■ What to work on:
From the note on heights below, copy verbatim the stretch that begins with the words containing "Let us start" and ends with "complicated $x$ is.".

■ Passage to read:
>> BEGIN

We start with an overview of heights on projective spaces and varieties to give a hint about their role in attacking finiteness problems of abelian varieties. We then try to explain the motivation for introducing the Faltings height on abelian varieties and do explicit computation in the case of elliptic curves. Finally we include a direct proof of the finiteness theorems of elliptic curves. Our main sources are [1], [2] and [3]. See also [4] and [5]. This is a note prepared for the Faltings' Theorem seminar at Harvard.

TopHeights on projective spaces and projective varieties

Let us start by reviewing several basic properties of heights on projective spaces. The general scheme of height functions is a measurement of "arithmetic complexity". For a rational number $x\in \mathbb{Q}$, we can write it as $a/b$ for two integers $a,b\in \mathbb{Z}$ without common divisors, and define the height of $x$ as $$H(x)=\max\{a,b\}.$$ It will be troublesome to draw a graph of this "function" defined on $\mathbb{Q}$. Nevertheless, the definition matches our intuition: the larger $H(x)$ is, the more complicated $x$ is.

More intrinsically, let $K/\mathbb{Q}$ be a number field. Set the absolute values:

  • $|\cdot|_v$ satisfies $|p|_v=p^{-1}$ for $v|p$ and $|\cdot|_v$ is the real or complex absolute value for $v$ real or complex.
  • $\|\cdot\|_v:=|\cdot|_v^{n_v}$, where $n_v=[K_v:\mathbb{Q}_v]$. It takes the value $\#k_v^{-1}$ on the uniformizer $\pi_v$.
Definition 1 For any point $x=[a,b]\in \mathbb{P}^1(K)$, we define the relative height $$H_K(x)=\prod_{v\in M_K}\max\{\|a\|_v,\|b\|_v\}.$$

Note that by the product formula, $\prod_v\|\lambda\|_v=1$ for $\lambda\in K^\times$, thus we know that $H_K(x)$ does not depend on the choice of homogeneous coordinates $[a,b]$. Because for $v\in M_K^0$, $||a||_v>1$ if and only if $\ord_va<0$, it is easy to check that

Proposition 1 If an element $a\in K$ generates the ideal $(x)=IJ^{-1}$, where $I, J$ are relative prime integral ideals of $K$, then $$H_K(x)=\mathbb{N}_{K/\mathbb{Q}}J\cdot\prod_{v\in M_K^\infty}\max\{\|x\|_v,1\}.$$
Remark 1 In particular, we recover the height defined above when $K=\mathbb{Q}$, in that case $J=(b)$ and $I=(a)$.

This definition of heights extends to projective spaces $\mathbb{P}^N(K)$ of dimension $N$ in an obvious way.

>> END

■ Source excerpt:
>> BEGIN

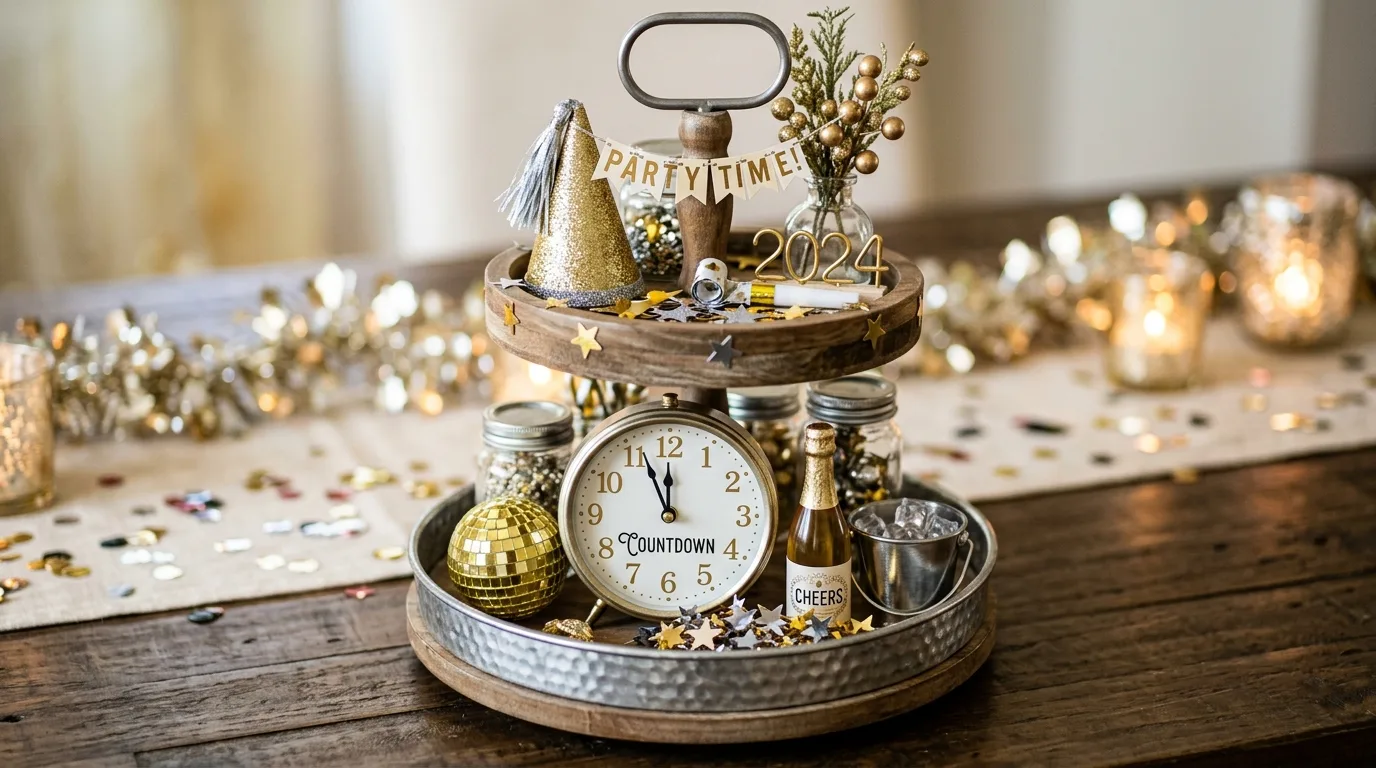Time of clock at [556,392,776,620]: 11:56
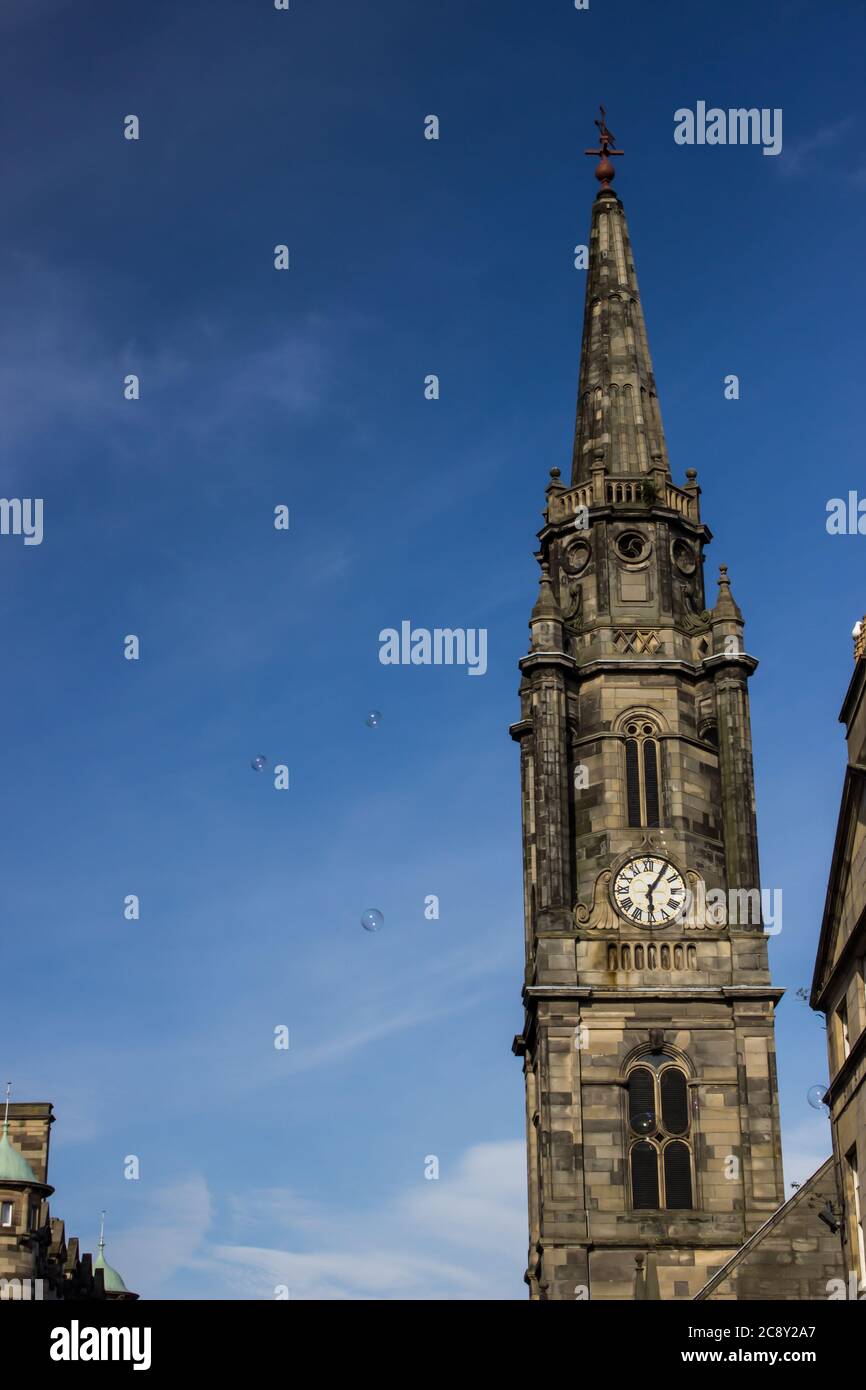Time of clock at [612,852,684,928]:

>> END

■ Response:
Let us start by reviewing several basic properties of heights on projective spaces. The general scheme of height functions is a measurement of "arithmetic complexity". For a rational number $x\in \mathbb{Q}$, we can write it as $a/b$ for two integers $a,b\in \mathbb{Z}$ without common divisors, and define the height of $x$ as $$H(x)=\max\{a,b\}.$$ It will be troublesome to draw a graph of this "function" defined on $\mathbb{Q}$. Nevertheless, the definition matches our intuition: the larger $H(x)$ is, the more complicated $x$ is.